**What is required:** Search the records below for the word "site" and show every line where it occurs.
------ Supplied entries ------
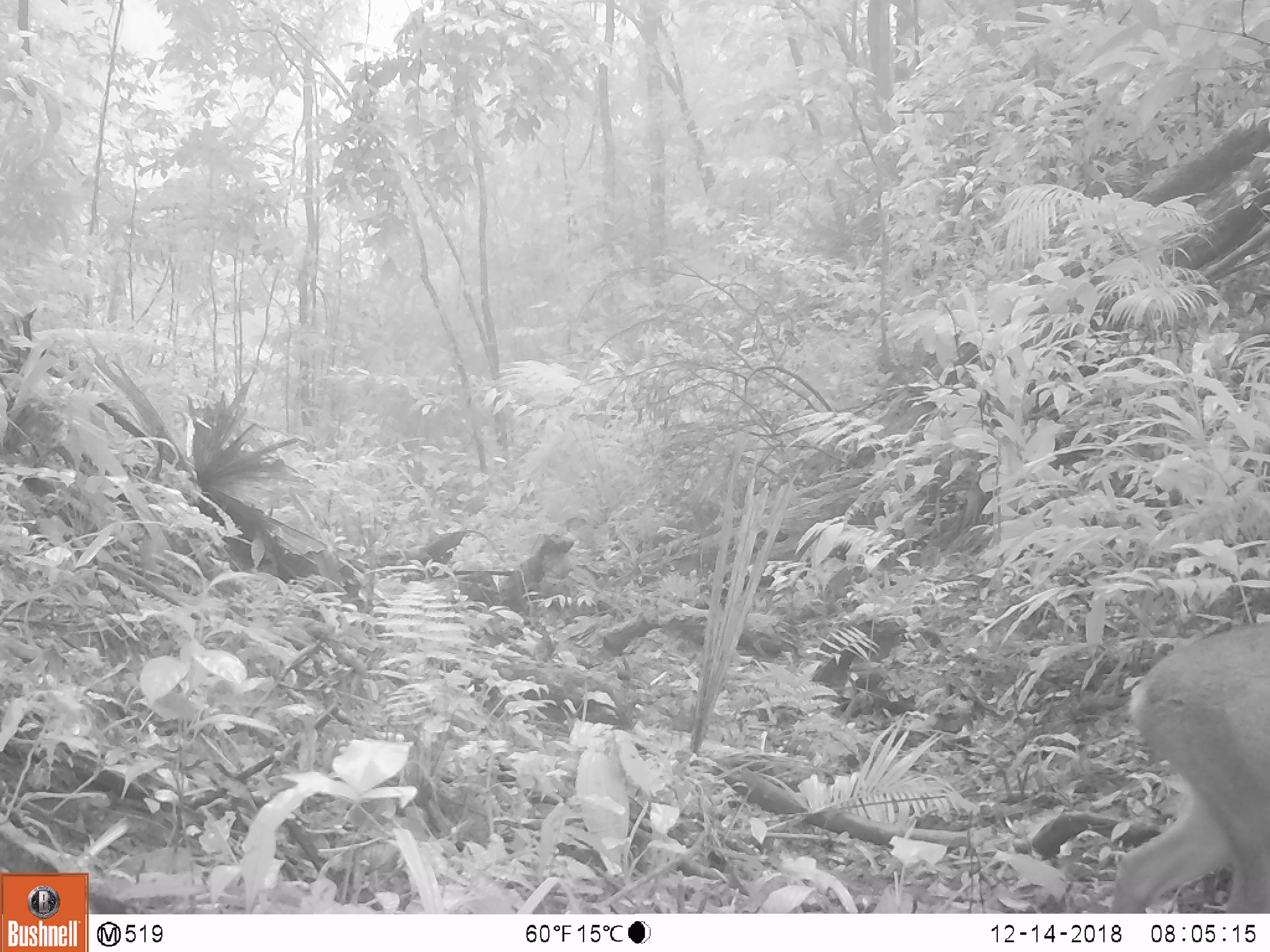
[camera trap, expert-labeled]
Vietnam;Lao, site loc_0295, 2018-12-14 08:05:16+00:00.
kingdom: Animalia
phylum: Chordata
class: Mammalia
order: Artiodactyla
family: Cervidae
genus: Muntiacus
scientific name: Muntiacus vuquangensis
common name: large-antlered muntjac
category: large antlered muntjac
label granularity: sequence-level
------
------ Supplied entries ------
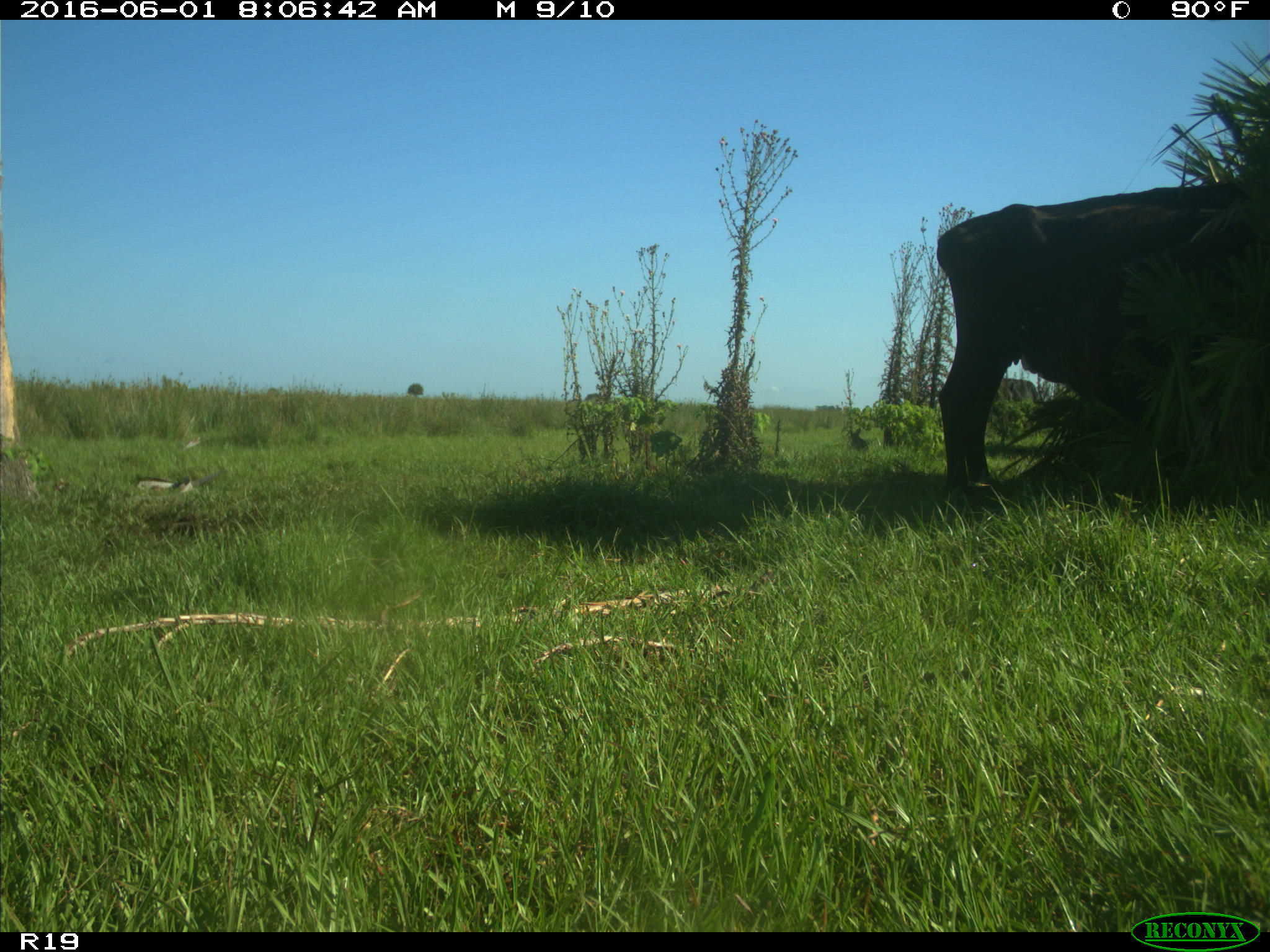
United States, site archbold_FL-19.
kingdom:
------
**Worked solution:**
Vietnam;Lao, site loc_0295, 2018-12-14 08:05:16+00:00.
United States, site archbold_FL-19.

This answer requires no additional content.